Implementation:Huggingface Datatrove ExactSubstringDedup
| Knowledge Sources | |
|---|---|
| Domains | Data Deduplication, NLP |
| Last Updated | 2026-02-14 17:00 GMT |
Overview
The exact substring deduplication module implements a three-stage pipeline (ESDatasetToSequence, ESMergeSequences, ESRangeRemover) that removes duplicated substrings within documents using suffix arrays, following the methodology from "Deduplicating Training Data Makes Language Models Better" (arXiv:2107.06499).
Description
Unlike whole-document deduplication, exact substring deduplication identifies and removes duplicated passages that appear within documents. This is the most precise form of deduplication available, catching shared boilerplate text, copied paragraphs, and repeated passages that would survive document-level dedup.
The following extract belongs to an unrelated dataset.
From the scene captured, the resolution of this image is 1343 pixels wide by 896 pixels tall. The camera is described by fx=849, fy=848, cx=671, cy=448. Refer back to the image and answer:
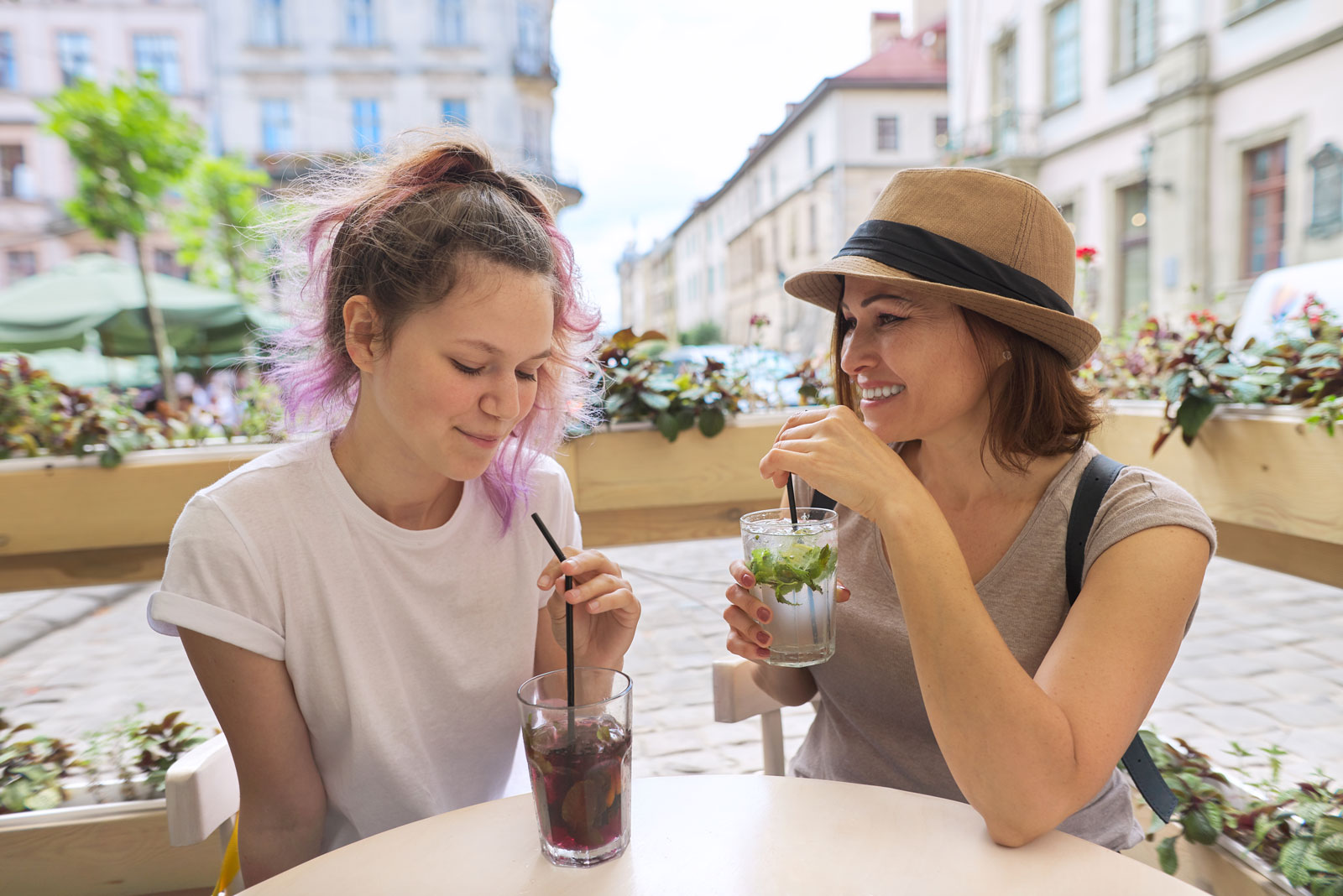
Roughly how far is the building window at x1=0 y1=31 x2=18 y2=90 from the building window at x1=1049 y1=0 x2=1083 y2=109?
19.6 metres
ESDatasetToSequence (Stage 1) tokenizes each document using a HuggingFace tokenizer, prepends a unique 12-byte separator (containing rank and doc ID markers), and writes the token bytes as a binary sequence file. It also writes a companion sizes file recording the byte length of each document's sequence.
ESMergeSequences (Stage 2) concatenates all per-rank sequence files into a single large binary sequence and records cumulative byte offsets per file. This merged sequence is then processed by an external Rust tool (deduplicate-text-datasets) which builds a suffix array and identifies duplicate byte ranges.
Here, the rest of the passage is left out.